British Chief Rabbi Lord Jonathan Sacks visited with Pope Benedict XVI last month in Rome and defended Europe’s Judeo-Christian heritage, including the “religious roots of the market economy and of democratic capitalism.”   In a speech there, he urged that Jews and Christians to work together to “help Europe recover its soul.”

Separately, in a speech to the British House of Lords, Sacks denounced increasing persecution of Christians by radical Islam, warning that the “fate of Christians in the Middle East today is the litmus test of the Arab Spring.”  In Rome and in London, he was more outspoken than are many of Europe’s often muted church officials, who typically fear to defend their faith, their culture, or their persecuted brethren.

“If Europe loses the Judeo-Christian heritage that gave it its historic identity and its greatest achievements in literature, art, music, education, politics, and economics, it will lose its identity and its greatness,” Sacks warned during his Rome speech.  “When a civilization loses its faith, it loses its future. When it recovers its faith, it recovers its future. For the sake of our children … we – Jews and Christians, side-by-side – must renew our faith and its prophetic voice.”

Sacks admired and was encouraged by the warm response the Pope received during his 2010 visit to mostly non-religious Britain, when “everyone was amazed that the interest was so acute and so widespread.” The Chief Rabbi’s visit to Rome clearly was an attempt to strengthen Jewish and Christian voices in defense of historic Western cultural, political and economic principles.

Unlike left-leaning church officials in the West who simplistically equate free markets with sterile materialism, Sacks offered a more balanced perspective.  He critiqued Europe’s secularism and materialism while pointing out that biblical religion created the foundations of prosperous market economies.  “When Europe recovers its soul, it will recover its wealth-creating energies,” he said.  “But first it must remember: humanity was not created to serve markets.
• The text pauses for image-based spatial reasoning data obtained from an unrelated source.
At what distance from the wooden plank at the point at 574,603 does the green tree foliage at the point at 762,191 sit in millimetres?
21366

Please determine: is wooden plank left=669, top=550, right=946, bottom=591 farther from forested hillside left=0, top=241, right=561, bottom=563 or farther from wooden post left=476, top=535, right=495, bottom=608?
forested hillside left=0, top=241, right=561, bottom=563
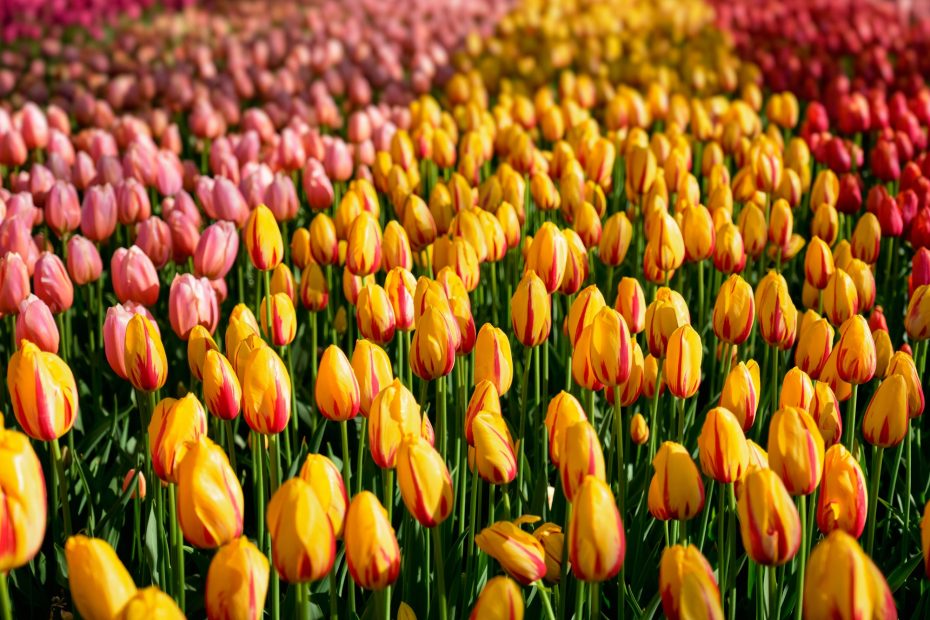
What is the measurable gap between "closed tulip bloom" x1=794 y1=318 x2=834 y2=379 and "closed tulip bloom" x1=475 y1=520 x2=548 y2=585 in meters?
0.71

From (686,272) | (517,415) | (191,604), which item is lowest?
(191,604)

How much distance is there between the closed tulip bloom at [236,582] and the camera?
1300 millimetres

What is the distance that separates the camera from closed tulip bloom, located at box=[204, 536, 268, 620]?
1.30 m

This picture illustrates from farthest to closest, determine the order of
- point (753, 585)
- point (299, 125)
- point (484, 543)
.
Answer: point (299, 125) → point (753, 585) → point (484, 543)

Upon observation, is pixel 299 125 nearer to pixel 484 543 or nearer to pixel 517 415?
pixel 517 415

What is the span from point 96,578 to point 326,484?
0.97 ft

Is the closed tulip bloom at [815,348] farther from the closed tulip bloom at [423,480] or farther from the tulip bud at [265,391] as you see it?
the tulip bud at [265,391]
Markets were created to serve humankind.”   In contrast, the Religious Left, both in Europe and America, prefers to believe that markets are innately wicked and must be usurped by coercive national and international regulation.

Of course, much of the Religious Left is itself deeply materialist, preoccupied by the redistribution of wealth but unconcerned about the transcendence and timeless principles that facilitate justice and prosperity.  But appropriately for a spiritual leader, Sacks pointed to the primacy of the “soul” of Europe.
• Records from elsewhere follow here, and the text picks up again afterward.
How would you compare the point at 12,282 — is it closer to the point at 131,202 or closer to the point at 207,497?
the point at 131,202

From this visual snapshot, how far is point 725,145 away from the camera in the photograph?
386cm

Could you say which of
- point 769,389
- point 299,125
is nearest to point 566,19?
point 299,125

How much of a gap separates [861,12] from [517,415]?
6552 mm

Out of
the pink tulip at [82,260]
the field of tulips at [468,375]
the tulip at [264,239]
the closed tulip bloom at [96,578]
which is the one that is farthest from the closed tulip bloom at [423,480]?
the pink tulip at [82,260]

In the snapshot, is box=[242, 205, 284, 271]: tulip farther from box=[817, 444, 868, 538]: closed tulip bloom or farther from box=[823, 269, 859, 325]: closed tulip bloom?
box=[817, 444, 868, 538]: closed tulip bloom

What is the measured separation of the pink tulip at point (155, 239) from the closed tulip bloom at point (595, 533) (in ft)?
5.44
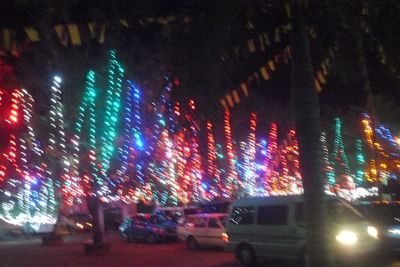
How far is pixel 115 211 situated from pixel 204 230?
19.5 metres

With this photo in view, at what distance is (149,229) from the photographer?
75.2 feet

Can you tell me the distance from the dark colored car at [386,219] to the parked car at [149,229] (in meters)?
10.1

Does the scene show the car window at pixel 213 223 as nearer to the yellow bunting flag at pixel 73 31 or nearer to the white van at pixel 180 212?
the white van at pixel 180 212

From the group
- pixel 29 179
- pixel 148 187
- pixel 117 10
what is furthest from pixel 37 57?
pixel 148 187

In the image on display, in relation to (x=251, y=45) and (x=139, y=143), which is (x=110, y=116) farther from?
(x=251, y=45)

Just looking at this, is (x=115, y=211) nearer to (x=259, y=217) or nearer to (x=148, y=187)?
(x=148, y=187)

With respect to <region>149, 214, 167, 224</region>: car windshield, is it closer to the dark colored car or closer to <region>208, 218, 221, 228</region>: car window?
<region>208, 218, 221, 228</region>: car window

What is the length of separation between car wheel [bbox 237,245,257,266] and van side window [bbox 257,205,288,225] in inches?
34.5

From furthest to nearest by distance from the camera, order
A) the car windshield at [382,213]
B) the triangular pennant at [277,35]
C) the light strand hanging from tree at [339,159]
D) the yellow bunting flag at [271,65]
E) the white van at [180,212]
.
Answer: the white van at [180,212] → the light strand hanging from tree at [339,159] → the car windshield at [382,213] → the yellow bunting flag at [271,65] → the triangular pennant at [277,35]

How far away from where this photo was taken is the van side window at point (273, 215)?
13336 mm

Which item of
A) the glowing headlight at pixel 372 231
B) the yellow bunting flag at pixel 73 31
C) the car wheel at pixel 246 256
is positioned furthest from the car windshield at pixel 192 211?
the yellow bunting flag at pixel 73 31

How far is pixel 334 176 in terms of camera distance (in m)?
26.8

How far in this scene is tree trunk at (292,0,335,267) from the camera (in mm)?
5715

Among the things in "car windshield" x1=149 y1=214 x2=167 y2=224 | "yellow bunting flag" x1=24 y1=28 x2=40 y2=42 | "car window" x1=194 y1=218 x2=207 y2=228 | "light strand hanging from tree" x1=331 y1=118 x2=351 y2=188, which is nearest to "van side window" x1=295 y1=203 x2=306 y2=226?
"car window" x1=194 y1=218 x2=207 y2=228
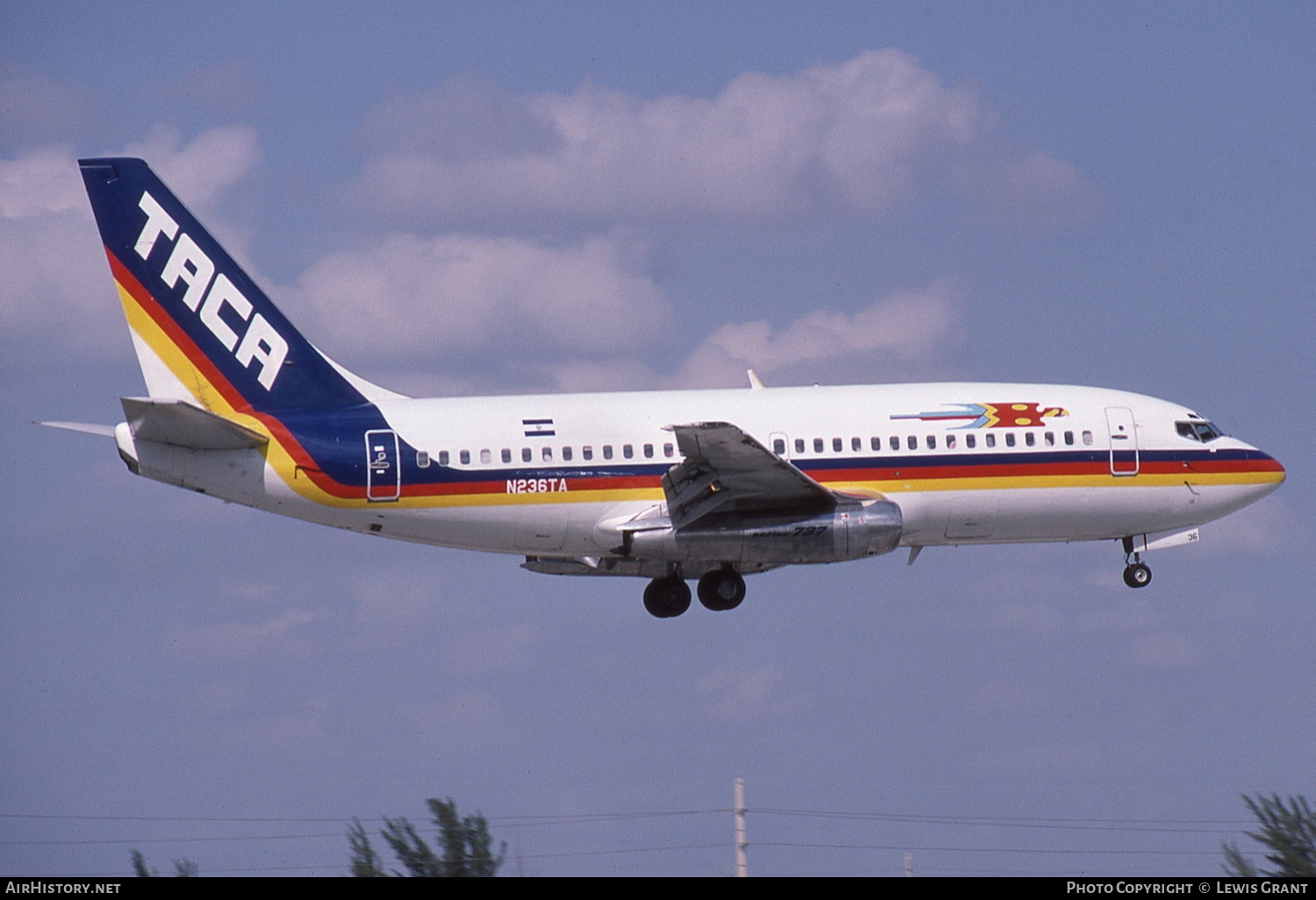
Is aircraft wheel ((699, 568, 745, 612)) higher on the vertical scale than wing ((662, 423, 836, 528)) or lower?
lower

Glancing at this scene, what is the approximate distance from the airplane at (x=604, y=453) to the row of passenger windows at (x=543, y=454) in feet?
0.17

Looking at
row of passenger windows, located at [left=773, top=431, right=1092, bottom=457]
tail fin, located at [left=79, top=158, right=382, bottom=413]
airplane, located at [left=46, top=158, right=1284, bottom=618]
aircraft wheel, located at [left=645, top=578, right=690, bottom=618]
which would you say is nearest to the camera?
airplane, located at [left=46, top=158, right=1284, bottom=618]

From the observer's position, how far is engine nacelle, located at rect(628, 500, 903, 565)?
45.2 meters

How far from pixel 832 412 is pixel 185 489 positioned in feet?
56.0

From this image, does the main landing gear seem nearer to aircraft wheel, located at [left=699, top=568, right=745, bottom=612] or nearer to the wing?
aircraft wheel, located at [left=699, top=568, right=745, bottom=612]

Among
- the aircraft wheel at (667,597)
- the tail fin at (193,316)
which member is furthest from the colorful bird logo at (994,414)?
the tail fin at (193,316)

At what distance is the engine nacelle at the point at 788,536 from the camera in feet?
148

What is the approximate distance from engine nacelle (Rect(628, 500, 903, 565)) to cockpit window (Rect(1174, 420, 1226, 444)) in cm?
956

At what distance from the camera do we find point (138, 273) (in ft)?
155

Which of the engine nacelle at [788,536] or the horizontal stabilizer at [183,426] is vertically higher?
the horizontal stabilizer at [183,426]

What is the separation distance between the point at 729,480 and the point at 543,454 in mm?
5046

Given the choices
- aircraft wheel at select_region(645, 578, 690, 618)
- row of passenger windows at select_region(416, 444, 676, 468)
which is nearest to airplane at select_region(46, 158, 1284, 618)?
row of passenger windows at select_region(416, 444, 676, 468)

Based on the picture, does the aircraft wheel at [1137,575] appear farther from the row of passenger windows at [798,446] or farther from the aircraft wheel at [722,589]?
the aircraft wheel at [722,589]

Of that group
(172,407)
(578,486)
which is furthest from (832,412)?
(172,407)
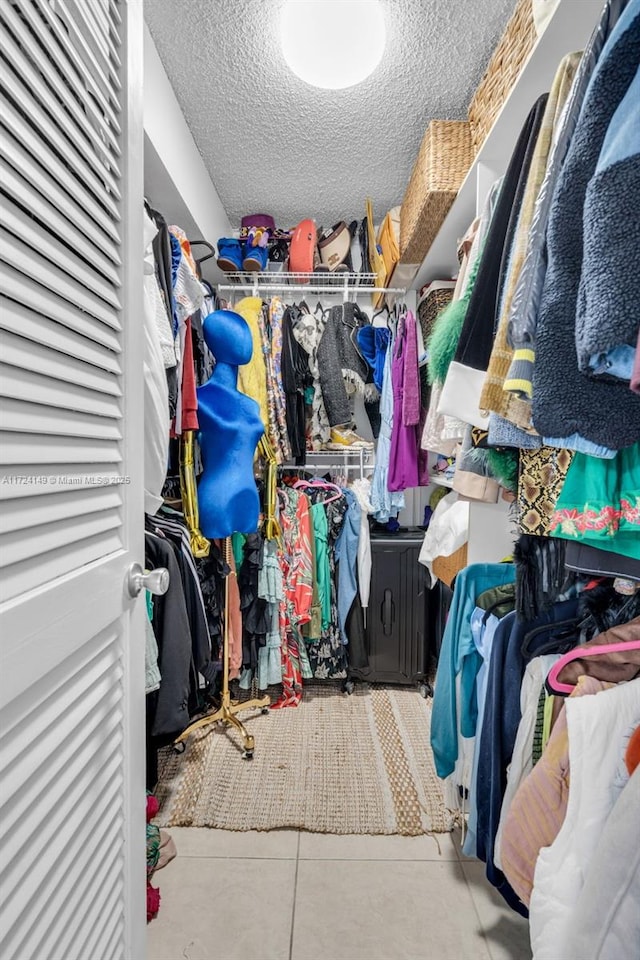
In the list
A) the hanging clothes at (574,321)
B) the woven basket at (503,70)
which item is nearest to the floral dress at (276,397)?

“We are very concerned obviously with the soul of Europe, I mean Europe was built on Judeo-Christian foundations, even the market was built on Judeo-Christian foundations,” Sacks told Vatican Radio.  In his Rome speech, he described the West’s democracy and prosperity relying on biblical understandings of “dignity of the human individual,” respect for property rights and labor, job creation over charity, and creation of wealth so as to become “partners with God in the work of creation.”   He noted that ancient rabbis “favored markets and competition because they generate wealth, lower prices, increase choice, reduced absolute levels of poverty, and extend humanity’s control over the environment, narrowing the extent to which we are the passive victims of circumstance and fate.”